**Приведённый текст:**

-=-=-=-=-

Харальд был несравненно понятней своего старшего брата. Он был понятен как завидно высокая степень того, что каждый ищет, но не всегда находит в самом себе: гибкий ум, живая догадливость, схватывание на лету, быстрая реакция… Харальд доказательно обладал всем этим. И блистал. Всюду: дома, среди друзей, в школе. А в Нильсе ощущалось нечто не поддающееся простому разумению. Да вот хотя бы его безответность в словесных дуэлях с младшим братом…
…В детстве каждый соблазняется поприщем, где ему легко даются успехи. Это стало любимым занятием Харальда – демонстрировать окружающим фейерверки остроумия на Нильсов счет. Было это тем более несложно, что никогда не обижало Нильса; он и сам готов был весело похохатывать над собственной персоной, нашелся бы удачный повод. Харальд умел такие поводы выискивать или создавать. Правда, в его острословии посторонние всегда чувствовали восхищение братом, явное или тайное. Однако же разве не следовало Нильсу хоть как-то парировать эти шуточки? Но всякий раз обнаруживалась полная его беспомощность. Поразительная. Сохранился рассказ самого Харальда о том, как однажды он уговорил брата посоревноваться – кто кого передразнит? Кинули жребий – первое слово досталось везучему Харальду. Задолго до того, как он исчерпал запасы своих издевок, Нильс взмолился о пощаде: «Ах, стоп, стоп! Пожалуйста, не надо больше!» – «Прекрасно! Теперь твой черед…» – тотчас согласился Харальд. И с безжалостным смирением уставился на брата. А тот молчал в напрасных поисках чего-нибудь сокрушающе-меткого.
Что должны были усматривать его сверстники в этакой неуклюжести ума? Как согласовывалась такая вопиющая ненаходчивость с его прочной репутацией «быстромыслящего» (по выражению Альберта Йоргенсена)? Он ли, этот ли самый Нильс, находил в школьном учебнике физики слабые места и позволял себе критиковать ошибки, не замеченные учителем? Как же странно была устроена его голова, если сущие пустяки оказывались для него камнем преткновения, а серьезные вещи, недоступные другим, вовсе не затрудняли?
А эта улыбчивая незлобивость – словно ничто вокруг никогда не взывало к отмщению, – откуда бралась она в подростке? Ведь она если и дается людям, то вместе с выстраданной умудренностью.

-=-=-=-=-

**Записи данных:**
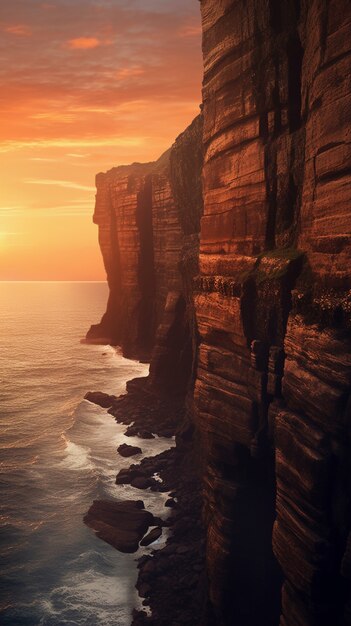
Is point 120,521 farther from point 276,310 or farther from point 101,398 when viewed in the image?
point 101,398

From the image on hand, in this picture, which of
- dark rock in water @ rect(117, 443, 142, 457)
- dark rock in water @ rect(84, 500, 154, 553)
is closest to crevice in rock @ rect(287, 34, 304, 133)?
dark rock in water @ rect(84, 500, 154, 553)

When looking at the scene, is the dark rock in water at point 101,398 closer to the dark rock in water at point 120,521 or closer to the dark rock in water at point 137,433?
the dark rock in water at point 137,433

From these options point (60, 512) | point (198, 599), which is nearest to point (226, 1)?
point (198, 599)

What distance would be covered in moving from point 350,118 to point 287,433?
24.3 feet

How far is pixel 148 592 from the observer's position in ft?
74.1

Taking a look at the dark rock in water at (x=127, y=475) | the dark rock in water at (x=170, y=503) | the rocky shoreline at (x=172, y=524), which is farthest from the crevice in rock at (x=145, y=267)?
the dark rock in water at (x=170, y=503)

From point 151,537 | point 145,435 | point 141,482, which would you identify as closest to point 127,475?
point 141,482

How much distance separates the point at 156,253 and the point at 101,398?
76.2 ft

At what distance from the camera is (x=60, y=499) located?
32719mm

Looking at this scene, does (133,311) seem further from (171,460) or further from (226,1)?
(226,1)

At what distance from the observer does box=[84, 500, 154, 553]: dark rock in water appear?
2703cm

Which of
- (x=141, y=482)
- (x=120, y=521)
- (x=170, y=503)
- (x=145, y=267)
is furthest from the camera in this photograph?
(x=145, y=267)

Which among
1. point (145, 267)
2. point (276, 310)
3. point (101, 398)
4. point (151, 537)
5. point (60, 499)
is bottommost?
point (60, 499)

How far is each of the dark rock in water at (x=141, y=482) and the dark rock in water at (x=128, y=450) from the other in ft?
16.1
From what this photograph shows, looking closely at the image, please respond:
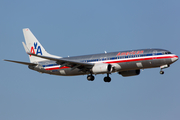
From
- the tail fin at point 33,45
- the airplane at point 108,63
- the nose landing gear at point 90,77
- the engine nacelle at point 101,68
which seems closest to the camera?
the airplane at point 108,63

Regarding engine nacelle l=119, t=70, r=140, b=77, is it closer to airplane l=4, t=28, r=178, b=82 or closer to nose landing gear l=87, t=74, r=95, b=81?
airplane l=4, t=28, r=178, b=82

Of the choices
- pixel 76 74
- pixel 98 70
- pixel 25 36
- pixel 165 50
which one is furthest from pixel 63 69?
pixel 165 50

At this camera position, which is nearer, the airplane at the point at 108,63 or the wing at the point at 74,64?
the airplane at the point at 108,63

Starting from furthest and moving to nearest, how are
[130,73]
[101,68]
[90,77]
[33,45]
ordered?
[33,45]
[130,73]
[90,77]
[101,68]

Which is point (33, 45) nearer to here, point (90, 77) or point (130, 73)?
point (90, 77)

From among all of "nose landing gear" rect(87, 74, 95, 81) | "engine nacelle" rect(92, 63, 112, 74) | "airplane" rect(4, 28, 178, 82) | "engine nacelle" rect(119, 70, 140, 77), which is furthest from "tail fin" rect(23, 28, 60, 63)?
"engine nacelle" rect(119, 70, 140, 77)

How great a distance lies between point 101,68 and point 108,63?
1.77 meters

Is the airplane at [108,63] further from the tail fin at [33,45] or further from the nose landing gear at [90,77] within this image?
the tail fin at [33,45]

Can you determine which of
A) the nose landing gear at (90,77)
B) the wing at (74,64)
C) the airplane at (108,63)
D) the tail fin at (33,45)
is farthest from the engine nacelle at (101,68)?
the tail fin at (33,45)

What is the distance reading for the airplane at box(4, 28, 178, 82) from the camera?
54.2m

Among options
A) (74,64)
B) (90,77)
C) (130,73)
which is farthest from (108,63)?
(130,73)

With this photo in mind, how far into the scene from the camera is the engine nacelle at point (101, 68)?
5553 cm

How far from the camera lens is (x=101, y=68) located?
56.0 metres

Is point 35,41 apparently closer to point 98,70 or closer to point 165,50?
point 98,70
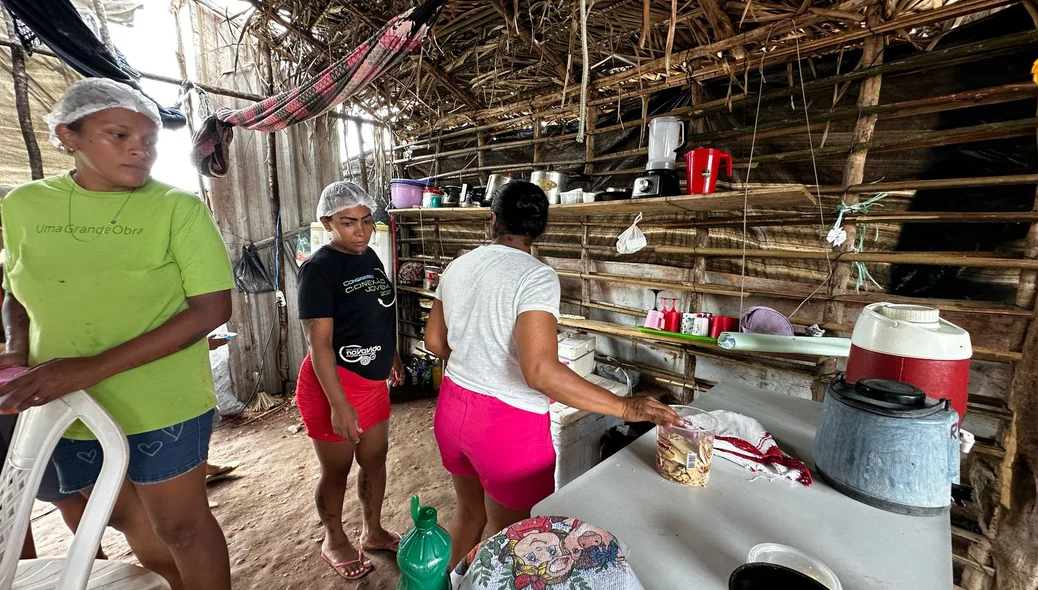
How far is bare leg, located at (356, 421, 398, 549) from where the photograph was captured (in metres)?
1.89

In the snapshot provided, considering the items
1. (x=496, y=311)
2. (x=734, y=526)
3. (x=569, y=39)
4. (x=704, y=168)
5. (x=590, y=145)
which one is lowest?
(x=734, y=526)

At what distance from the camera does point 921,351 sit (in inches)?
40.1

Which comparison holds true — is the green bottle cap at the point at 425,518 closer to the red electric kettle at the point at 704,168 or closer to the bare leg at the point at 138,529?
the bare leg at the point at 138,529

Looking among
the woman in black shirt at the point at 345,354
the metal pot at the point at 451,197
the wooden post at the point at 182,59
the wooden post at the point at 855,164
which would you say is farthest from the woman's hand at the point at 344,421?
the wooden post at the point at 182,59

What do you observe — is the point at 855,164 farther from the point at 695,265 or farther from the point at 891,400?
the point at 891,400

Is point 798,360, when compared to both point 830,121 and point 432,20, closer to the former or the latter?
point 830,121

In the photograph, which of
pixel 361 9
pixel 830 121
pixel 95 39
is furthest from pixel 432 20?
pixel 830 121

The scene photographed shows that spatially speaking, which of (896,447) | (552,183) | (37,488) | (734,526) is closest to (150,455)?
(37,488)

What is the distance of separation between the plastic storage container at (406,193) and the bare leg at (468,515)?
9.39 feet

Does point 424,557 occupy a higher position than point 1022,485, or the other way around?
point 424,557

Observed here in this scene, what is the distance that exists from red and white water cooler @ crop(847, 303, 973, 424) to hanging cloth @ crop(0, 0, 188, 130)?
3718 mm

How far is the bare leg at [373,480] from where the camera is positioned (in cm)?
189

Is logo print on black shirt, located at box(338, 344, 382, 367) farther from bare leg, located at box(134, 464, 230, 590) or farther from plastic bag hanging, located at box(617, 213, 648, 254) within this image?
plastic bag hanging, located at box(617, 213, 648, 254)

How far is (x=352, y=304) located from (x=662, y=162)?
1747mm
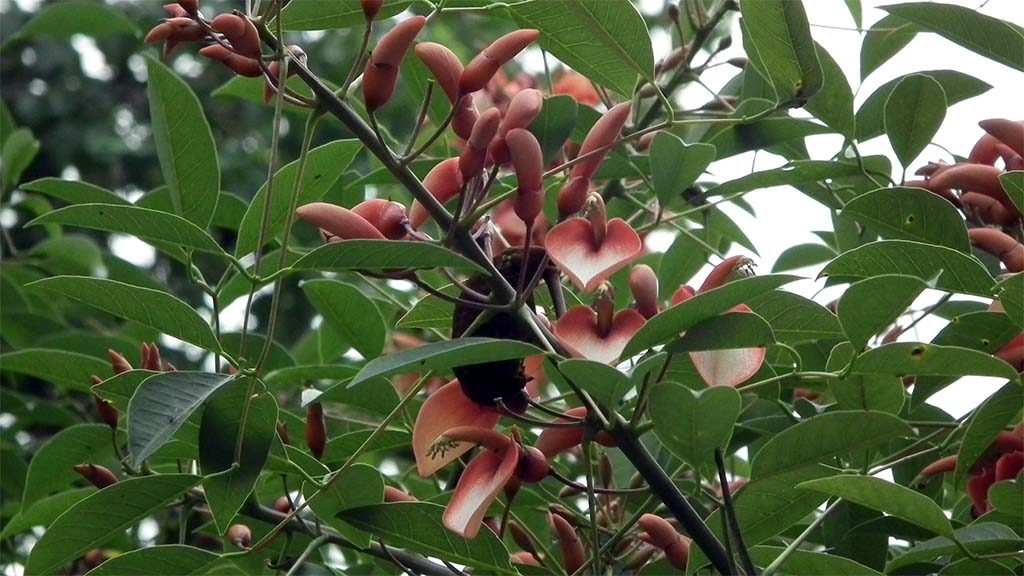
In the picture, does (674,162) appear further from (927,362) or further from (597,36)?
(927,362)

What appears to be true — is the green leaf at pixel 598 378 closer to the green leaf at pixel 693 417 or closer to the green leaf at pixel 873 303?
the green leaf at pixel 693 417

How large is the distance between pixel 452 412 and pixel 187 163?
12.5 inches

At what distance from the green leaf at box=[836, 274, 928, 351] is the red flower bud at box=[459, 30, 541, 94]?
9.5 inches

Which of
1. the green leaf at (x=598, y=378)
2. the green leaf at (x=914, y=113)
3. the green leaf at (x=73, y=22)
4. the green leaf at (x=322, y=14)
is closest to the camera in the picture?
the green leaf at (x=598, y=378)

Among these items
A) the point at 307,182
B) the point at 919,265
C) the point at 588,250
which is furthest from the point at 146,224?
the point at 919,265

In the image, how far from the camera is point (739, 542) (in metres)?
0.72

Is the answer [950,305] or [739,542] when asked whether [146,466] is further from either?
[950,305]

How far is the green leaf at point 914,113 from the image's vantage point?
97cm

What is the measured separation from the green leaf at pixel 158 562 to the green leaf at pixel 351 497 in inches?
3.1

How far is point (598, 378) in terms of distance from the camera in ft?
2.15

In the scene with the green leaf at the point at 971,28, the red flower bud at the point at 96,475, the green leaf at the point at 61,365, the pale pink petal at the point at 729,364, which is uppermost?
the green leaf at the point at 971,28

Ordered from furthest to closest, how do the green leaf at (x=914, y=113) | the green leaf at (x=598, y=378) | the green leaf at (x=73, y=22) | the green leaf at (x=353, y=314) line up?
the green leaf at (x=73, y=22) → the green leaf at (x=353, y=314) → the green leaf at (x=914, y=113) → the green leaf at (x=598, y=378)

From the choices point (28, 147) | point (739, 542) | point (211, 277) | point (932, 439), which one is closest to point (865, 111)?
point (932, 439)

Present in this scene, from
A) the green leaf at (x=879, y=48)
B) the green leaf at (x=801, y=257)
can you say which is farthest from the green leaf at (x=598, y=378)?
the green leaf at (x=801, y=257)
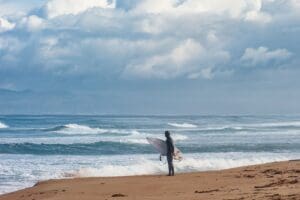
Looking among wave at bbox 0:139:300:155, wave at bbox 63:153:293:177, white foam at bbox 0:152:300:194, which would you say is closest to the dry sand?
white foam at bbox 0:152:300:194

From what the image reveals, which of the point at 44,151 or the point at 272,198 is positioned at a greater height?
the point at 44,151

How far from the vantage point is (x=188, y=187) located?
15.7 meters

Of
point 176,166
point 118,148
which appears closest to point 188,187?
point 176,166

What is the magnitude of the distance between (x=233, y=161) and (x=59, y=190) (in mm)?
10469

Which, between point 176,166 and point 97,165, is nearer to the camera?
point 176,166

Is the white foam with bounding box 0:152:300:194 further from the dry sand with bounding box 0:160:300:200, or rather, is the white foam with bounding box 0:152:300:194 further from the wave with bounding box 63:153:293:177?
the dry sand with bounding box 0:160:300:200

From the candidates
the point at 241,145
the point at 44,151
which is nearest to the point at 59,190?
the point at 44,151

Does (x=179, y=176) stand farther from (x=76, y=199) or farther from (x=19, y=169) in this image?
(x=19, y=169)

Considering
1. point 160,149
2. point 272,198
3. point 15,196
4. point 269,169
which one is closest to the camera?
point 272,198

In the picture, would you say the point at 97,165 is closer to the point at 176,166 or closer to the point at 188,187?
the point at 176,166

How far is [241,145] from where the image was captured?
34.9 meters

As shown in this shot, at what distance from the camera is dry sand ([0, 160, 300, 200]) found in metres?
12.9

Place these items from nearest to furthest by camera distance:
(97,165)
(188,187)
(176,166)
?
(188,187) < (176,166) < (97,165)

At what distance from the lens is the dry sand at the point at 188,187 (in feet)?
42.5
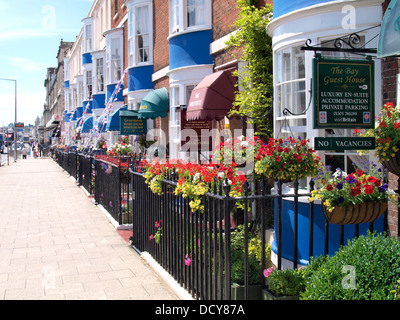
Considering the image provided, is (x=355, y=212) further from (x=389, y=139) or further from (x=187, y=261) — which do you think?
(x=187, y=261)

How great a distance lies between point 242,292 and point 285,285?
1.55 feet

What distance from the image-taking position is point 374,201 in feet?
13.5

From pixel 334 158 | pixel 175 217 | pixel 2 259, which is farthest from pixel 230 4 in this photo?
pixel 2 259

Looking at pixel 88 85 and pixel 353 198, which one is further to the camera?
pixel 88 85

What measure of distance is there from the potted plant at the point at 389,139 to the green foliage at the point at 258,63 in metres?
3.37

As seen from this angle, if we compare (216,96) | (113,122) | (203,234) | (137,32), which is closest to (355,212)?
(203,234)

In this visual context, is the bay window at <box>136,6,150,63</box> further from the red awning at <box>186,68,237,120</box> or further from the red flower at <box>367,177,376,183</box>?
the red flower at <box>367,177,376,183</box>

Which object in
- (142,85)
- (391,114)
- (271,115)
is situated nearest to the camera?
(391,114)

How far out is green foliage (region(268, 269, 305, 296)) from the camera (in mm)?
4121

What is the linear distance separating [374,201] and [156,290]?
9.26ft

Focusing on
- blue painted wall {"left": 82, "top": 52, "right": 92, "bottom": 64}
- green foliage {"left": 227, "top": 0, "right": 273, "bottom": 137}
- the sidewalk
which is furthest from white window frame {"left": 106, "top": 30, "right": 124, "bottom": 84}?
green foliage {"left": 227, "top": 0, "right": 273, "bottom": 137}

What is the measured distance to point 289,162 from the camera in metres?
5.19

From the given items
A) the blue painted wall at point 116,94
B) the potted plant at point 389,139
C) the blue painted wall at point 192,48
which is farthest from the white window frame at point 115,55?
the potted plant at point 389,139

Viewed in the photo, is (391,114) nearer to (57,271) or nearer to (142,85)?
(57,271)
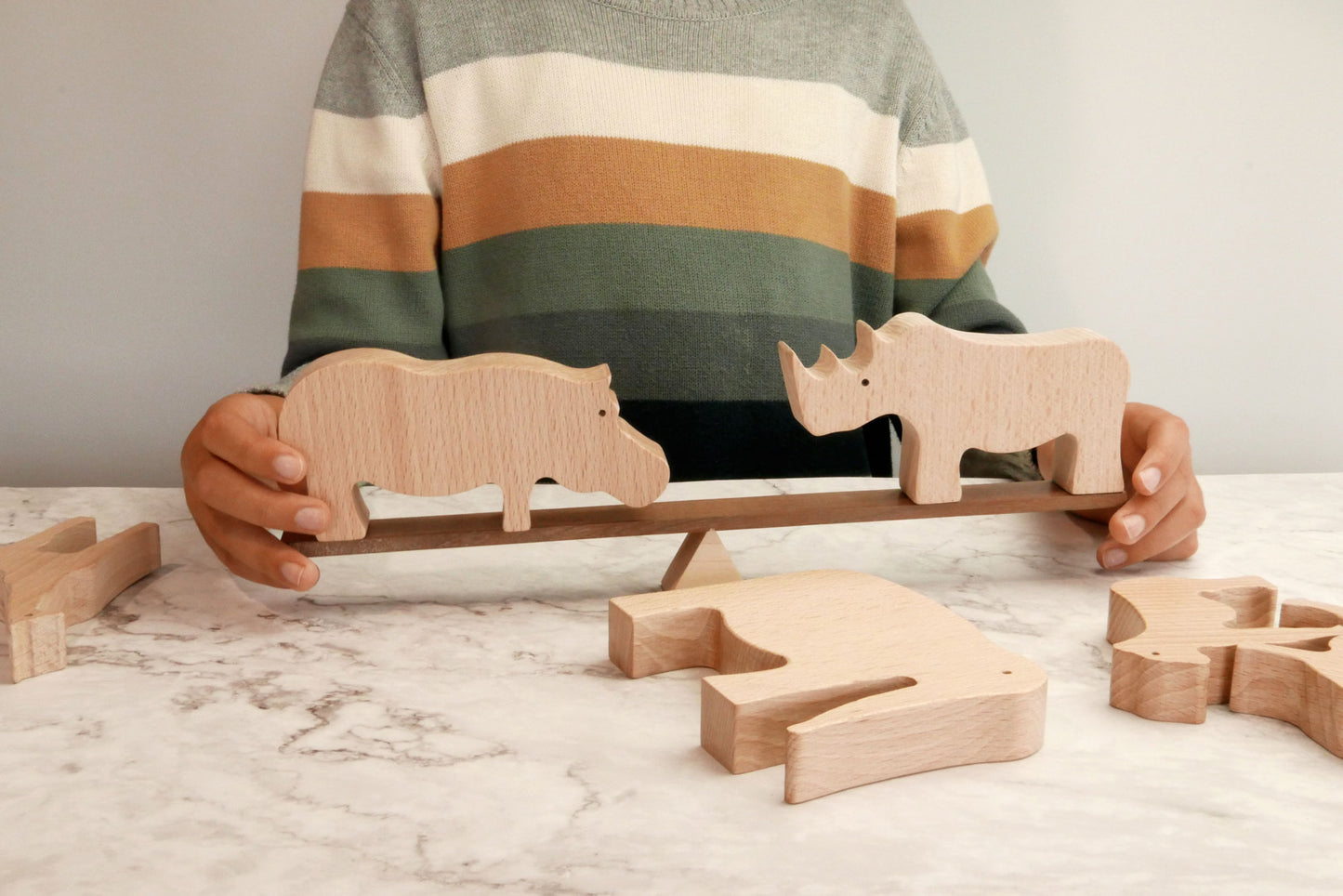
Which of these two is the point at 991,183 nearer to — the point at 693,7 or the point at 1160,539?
the point at 693,7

-=-=-=-=-

**Что нужно сделать:**
A - Ответьте, пожалуйста, по фрагменту о Нильсе и Харальде на три вопроса:
(i) Кто, согласно фрагменту, назвал Нильса «быстромыслящим»?
(ii) Кому из братьев жребий отдал первое слово в состязании, кто кого передразнит?
(iii) Где, по словам фрагмента, блистал Харальд?
B - Перечислите все качества, которыми, по словам фрагмента о Нильсе и Харальде, доказательно обладал Харальд.

**Решения заданий:**
A -
(i) Альберт Йоргенсен.
(ii) Харальду.
(iii) Дома, среди друзей и в школе.

B - Гибкий ум, живая догадливость, схватывание на лету, быстрая реакция.